La procura nazionale antimafia segnala che Cosa Nostra è già infiltrata in Abruzzo e pronta ad accaparrarsi appalti per la ricostruzione.
E' una regione sotto shock, che elabora un lutto, che cerca di riprendersi facendosi forza, puntando tutto sul volontariato. Le associazioni, i giovani e meno giovani di intere comunità abruzzesi come la nostra si stanno impegnando senza risparmio e senza sosta. Non ci si limita ad esaudire richieste, ma si cercano di prevenire ulteriori necessità.
Le associazioni e la cittadinanza attiva: gran parte di quella macchina, straordinaria per volontà, un po' meno per efficenzenza a causa di un coordinamento che a tratti lascia qualche perplessità, che sta cercando da una settimana di tamponare l'emergenza aquilana. Una spina dorsale del soccorso e dell'assistenza alla quale, per dire grazie, Tremonti fa un regalino niente male: Il 5 x mille ai terremotati. Per ora è solo una proposta, ma sembra abbastanza verosimile date le logiche sinora espresse dal centro destra.

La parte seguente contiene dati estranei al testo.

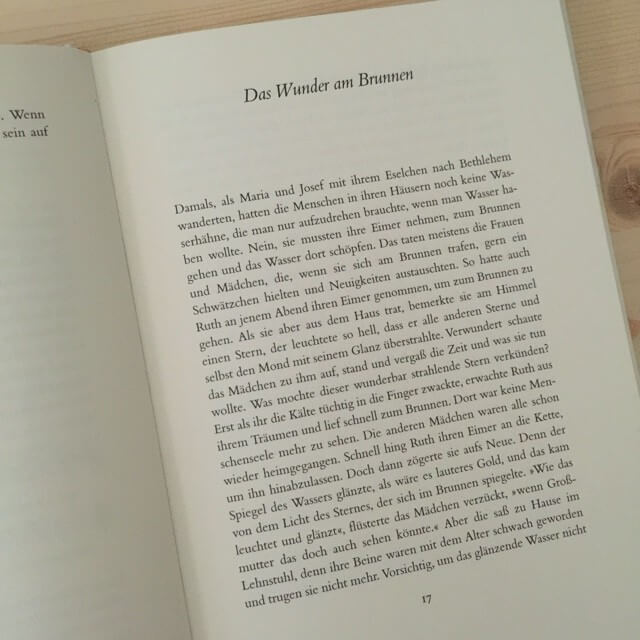 . Wenn
sein auf

Das Wunder am Brunnen

Damals, als Maria und Josef mit ihrem Eselchen nach Bethlehem wanderten, hatten die Menschen in ihren Häusern noch keine Wasserhähne, die man nur aufzudrehen brauchte, wenn man Wasser haben wollte. Nein, sie mussten ihre Eimer nehmen, zum Brunnen gehen und das Wasser dort schöpfen. Das taten meistens die Frauen und Mädchen, die, wenn sie sich am Brunnen trafen, gern ein Schwätzchen hielten und Neuigkeiten austauschten. So hatte auch Ruth an jenem Abend ihren Eimer genommen, um zum Brunnen zu gehen. Als sie aber aus dem Haus trat, bemerkte sie am Himmel einen Stern, der leuchtete so hell, dass er alle anderen Sterne und selbst den Mond mit seinem Glanz überstrahlte. Verwundert schaute das Mädchen zu ihm auf, stand und vergaß die Zeit und was sie tun wollte. Was mochte dieser wunderbar strahlende Stern verkünden? Erst als ihr die Kälte tüchtig in die Finger zwackte, erwachte Ruth aus ihrem Träumen und lief schnell zum Brunnen. Dort war keine Menschenseele mehr zu sehen. Die anderen Mädchen waren alle schon wieder heimgegangen. Schnell hing Ruth ihren Eimer an die Kette, um ihn hinabzulassen. Doch dann zögerte sie aufs Neue. Denn der Spiegel des Wassers glänzte, als wäre es lauteres Gold, und das kam von dem Licht des Sternes, der sich im Brunnen spiegelte. »Wie das leuchtet und glänzt«, flüsterte das Mädchen verzückt, »wenn Großmutter das doch auch sehen könnte.« Aber die saß zu Hause im Lehnstuhl, denn ihre Beine waren mit dem Alter schwach geworden und trugen sie nicht mehr. Vorsichtig, um das glänzende Wasser nicht

17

Sembrerebbe una buona idea se non fosse per un particolare: proprio il 5 x mille è di fatto una delle risorse principali per tanto di quel volontariato che conta, più che mai, in momenti come questi.
A Tremonti non interessa. Non interssa al governo che è troppo occupato a compiere l'ennesimo tentativo di epurazione su Santoro.
Dunque, in un momento dove il volontariato fa la differenza, che si fa? Si toglie al volontariato, ovvio!
Perché mai ipotizzare ciò che tanti hanno chiesto, ovvero la rinuncia ad opere pubbliche insensate, come il ponte sullo stretto di messina, che oltre ad essere di suo oggetto di forti perplessità tra gli ingegneri di tutto il mondo, si andrebbe a collocare in una delle zone a maggior rischio sismico del nostro Paese.
La ricostruzione spetta agli Aquilani, a loro le decisioni, con la vigilanza di magistratura ed una trasparenza che consenta il controllo della società civile; non al governo. In più l'allarme lanciato dalla procura nazionale antimafia è serio. L'Abruzzo è già penetrato da Cosa Nostra che certamente proverà ad entrare negli appalti della ricostruzione.
Che poi, la "New Town", come ricorda questo articolo de "L'Espresso", non è affatto una promessa mai sentita. E' la replica del proclama fatto da Berlusconi a San Giugliano nel 2002 ed ovviamente dimenticato dal premier stesso. La politica si è voluta far vedere "vicina" ai cittadini, pranzandoci insieme. Ma in quanto a provvedimenti, ci sarà da attendere per vedere quanto questa vicinanza sia concreta e quanto sia invece una buona occasione di racimolare consensi elettorali in vista delle elezioni di giugno.
Vorremmo provarci a tornare alla normalità, ma forse è anche giusto che sia così, che questa diventi e resti la nostra normalità. Perché se la normalità inizia ad obliare e a dimenticare, a riprendere i suoi ritmi quotidiani, i suoi affari, questa storia finirà come tutte le altre di cui l'Italia è piena. Non possiamo permettere nè che la gente dimentichi chi nell'inferno de L'Aquila ha perso tutto, né che mafie di vario genere mettano le mani sul futuro del nostro territorio.

































Alessandra
Io vorrei si imparasse ad intendere concretamente con la parola "mafia" chiunque non espressamente colluso alla Mafia in senso di organizzazione vera e propria, associazione a delinquere insomma, anche in qualità di singolo agente per se stesso, come libero professionista o dipendente, per sua espressa volontà - o mancanza di volontà - si macchi del reato di inadempienza del proprio dovere, fosse anche quello di gettare una cartaccia nel cestino.